I'm not sure what that is. Touch? Not wanting to underthrow a receiver in the end zone and possibly take points off the board with a pick? Whatever it is, it wasn't my favorite. But that's about the only thing bad you could say about Peters on Saturday.
-On McCourt, the miss was bad. If he and Caleb Griffin are close, though, and you can pocket a year of Griffin eligibility for down the road, perhaps that's the play. (Update: Griffin redshirted in 2018, so, there goes that. Tie goes to the runner, I guess?)
-The Kyron Cumby play was electrifying.
I was at camp for the first weekend of practices, so what I saw was very limited, especially with a true freshman like Cumby. But I just didn't see anything like that at practice. It's one of those things where, when the lights go on, playmakers make plays.
-Some of the freshmen clearly don't know the words to "Hail to the Orange," which, what were you guys doing for the past month? Learning a playbook? Practicing? Working out? Convenient. Get it together, Casey Washington. You too, Nick Fedanzo.
(Bonus points to Ricky Smalling for really hitting the "Illinoissssssssss." Now THAT'S a veteran leader.)
-On the radio after the game, Lovie Smith said the biggest difference you see in a football season is between weeks one and two. That's an interesting observation from a guy who's seen a lot.

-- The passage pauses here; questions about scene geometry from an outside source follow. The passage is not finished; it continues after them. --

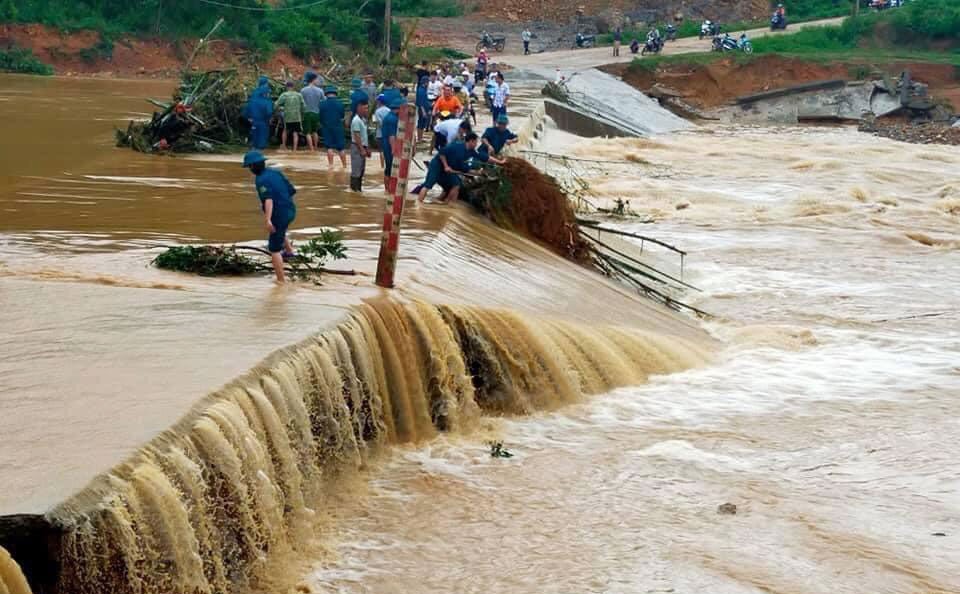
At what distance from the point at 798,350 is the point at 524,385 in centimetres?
436

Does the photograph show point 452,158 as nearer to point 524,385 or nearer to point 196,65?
point 524,385

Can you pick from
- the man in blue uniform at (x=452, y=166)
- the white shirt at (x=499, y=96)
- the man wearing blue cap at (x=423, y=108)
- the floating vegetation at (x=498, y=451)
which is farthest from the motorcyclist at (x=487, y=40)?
the floating vegetation at (x=498, y=451)

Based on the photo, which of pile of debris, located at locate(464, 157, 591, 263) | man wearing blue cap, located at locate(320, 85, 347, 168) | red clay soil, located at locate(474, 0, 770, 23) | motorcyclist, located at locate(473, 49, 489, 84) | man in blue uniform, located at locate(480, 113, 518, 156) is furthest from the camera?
red clay soil, located at locate(474, 0, 770, 23)

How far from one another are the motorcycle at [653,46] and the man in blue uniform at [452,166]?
1736 inches

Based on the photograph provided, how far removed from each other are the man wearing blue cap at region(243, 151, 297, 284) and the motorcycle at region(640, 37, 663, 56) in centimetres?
5049

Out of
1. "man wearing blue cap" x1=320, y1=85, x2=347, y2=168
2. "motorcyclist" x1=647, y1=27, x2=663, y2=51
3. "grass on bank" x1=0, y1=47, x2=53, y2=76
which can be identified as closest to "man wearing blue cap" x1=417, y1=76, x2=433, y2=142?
"man wearing blue cap" x1=320, y1=85, x2=347, y2=168

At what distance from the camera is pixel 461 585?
8.68m

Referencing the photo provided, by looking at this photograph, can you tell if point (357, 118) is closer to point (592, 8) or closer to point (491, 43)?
point (491, 43)

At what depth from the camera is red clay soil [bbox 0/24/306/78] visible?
171 ft

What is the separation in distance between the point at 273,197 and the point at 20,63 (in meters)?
40.4

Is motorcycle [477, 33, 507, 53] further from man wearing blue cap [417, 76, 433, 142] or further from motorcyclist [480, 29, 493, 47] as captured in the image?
man wearing blue cap [417, 76, 433, 142]

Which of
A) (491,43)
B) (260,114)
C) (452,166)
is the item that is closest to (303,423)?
Answer: (452,166)

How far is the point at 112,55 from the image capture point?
53031 mm

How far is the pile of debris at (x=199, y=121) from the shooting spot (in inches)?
950
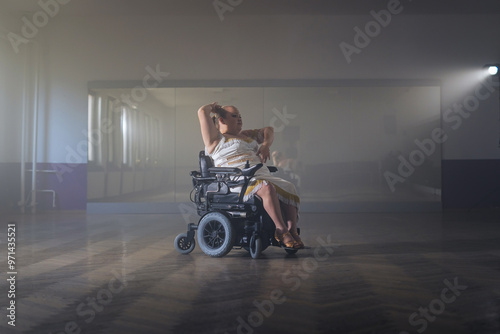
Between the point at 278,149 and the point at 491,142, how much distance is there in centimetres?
353

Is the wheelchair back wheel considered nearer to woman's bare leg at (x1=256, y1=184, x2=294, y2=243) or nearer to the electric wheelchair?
the electric wheelchair

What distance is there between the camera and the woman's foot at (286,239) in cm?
382

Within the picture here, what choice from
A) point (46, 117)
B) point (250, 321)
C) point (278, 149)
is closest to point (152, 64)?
point (46, 117)

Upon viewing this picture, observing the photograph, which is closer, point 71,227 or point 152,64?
point 71,227

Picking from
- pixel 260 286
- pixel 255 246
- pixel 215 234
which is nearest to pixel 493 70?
pixel 255 246

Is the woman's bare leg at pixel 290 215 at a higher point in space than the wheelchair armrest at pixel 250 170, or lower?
lower

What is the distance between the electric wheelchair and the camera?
380 cm

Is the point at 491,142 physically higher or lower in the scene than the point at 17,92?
lower

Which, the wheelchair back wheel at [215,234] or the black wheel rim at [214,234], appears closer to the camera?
the wheelchair back wheel at [215,234]

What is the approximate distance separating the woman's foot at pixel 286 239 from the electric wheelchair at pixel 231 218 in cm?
4

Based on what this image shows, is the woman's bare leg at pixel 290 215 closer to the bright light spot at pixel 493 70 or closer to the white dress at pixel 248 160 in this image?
the white dress at pixel 248 160

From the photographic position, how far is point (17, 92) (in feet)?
A: 27.6

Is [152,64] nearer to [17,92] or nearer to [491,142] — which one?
[17,92]

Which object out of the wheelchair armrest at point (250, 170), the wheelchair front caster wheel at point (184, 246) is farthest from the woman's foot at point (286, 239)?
the wheelchair front caster wheel at point (184, 246)
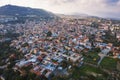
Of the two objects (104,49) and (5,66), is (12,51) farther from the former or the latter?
(104,49)

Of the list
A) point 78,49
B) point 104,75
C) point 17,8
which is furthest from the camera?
point 17,8

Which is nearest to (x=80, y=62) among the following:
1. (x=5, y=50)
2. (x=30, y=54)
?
(x=30, y=54)

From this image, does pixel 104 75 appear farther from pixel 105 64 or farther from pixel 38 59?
pixel 38 59

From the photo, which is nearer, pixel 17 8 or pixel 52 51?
pixel 52 51

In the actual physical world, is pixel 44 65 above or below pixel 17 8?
below

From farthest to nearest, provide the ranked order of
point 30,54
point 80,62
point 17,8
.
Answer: point 17,8
point 30,54
point 80,62

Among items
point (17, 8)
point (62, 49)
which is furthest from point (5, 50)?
point (17, 8)

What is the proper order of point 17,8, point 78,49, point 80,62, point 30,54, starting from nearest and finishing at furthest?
point 80,62 → point 30,54 → point 78,49 → point 17,8

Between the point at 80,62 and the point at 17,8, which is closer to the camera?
the point at 80,62

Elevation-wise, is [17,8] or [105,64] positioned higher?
[17,8]
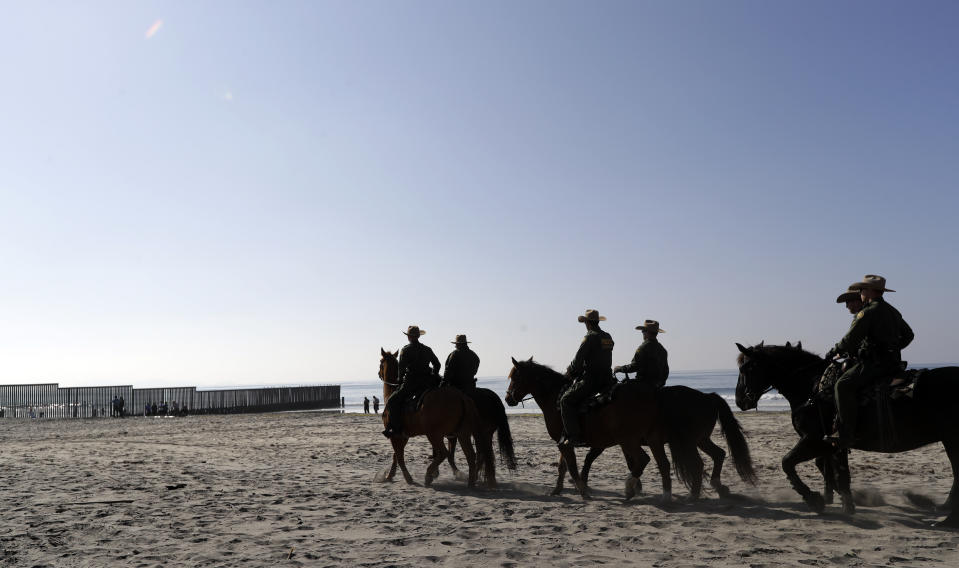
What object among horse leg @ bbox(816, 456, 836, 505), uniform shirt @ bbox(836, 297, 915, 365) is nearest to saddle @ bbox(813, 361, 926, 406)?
uniform shirt @ bbox(836, 297, 915, 365)

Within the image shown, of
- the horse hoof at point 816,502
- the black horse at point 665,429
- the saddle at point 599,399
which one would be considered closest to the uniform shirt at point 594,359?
the saddle at point 599,399

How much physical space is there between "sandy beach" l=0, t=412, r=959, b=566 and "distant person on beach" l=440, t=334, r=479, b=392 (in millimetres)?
1681

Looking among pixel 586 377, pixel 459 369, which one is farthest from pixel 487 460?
pixel 586 377

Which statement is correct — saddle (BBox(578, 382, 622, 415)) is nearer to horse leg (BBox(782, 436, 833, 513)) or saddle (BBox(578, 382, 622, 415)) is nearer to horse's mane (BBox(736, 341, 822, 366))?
horse's mane (BBox(736, 341, 822, 366))

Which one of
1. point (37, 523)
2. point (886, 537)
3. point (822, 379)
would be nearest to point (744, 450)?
point (822, 379)

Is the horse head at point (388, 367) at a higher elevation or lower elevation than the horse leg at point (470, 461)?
higher

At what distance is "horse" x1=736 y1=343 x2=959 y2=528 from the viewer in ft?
23.4

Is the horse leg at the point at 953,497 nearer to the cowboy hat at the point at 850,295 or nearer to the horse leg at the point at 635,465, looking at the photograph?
the cowboy hat at the point at 850,295

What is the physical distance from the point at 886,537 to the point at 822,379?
196cm

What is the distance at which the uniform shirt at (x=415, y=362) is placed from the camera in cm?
1124

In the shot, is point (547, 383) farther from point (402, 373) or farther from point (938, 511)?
point (938, 511)

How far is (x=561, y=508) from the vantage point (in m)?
8.70

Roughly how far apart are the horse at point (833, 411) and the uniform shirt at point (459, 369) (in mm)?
Answer: 4473

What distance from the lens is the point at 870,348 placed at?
293 inches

It's also an interesting thing to keep in mind when looking across the college football landscape after the first weekend. Is Northwestern going to be bad? Purdue? Minnesota? Iowa let Miami (Ohio) hang around. Nebraska didn't really put away South Alabama.
Which brings us back to the beginning. I'm not sure what we draw from Week 1, but I'd be cautious to glean much of anything. Teams are working the kinks out.
That Illinois opened as an 18-point favorite on the road at UConn next week is interesting, though. Per Trevor Vallese, it's the largest spread for a road game in which the Illini have been favored since 1998.
That tells us something. Now, we just need to see it.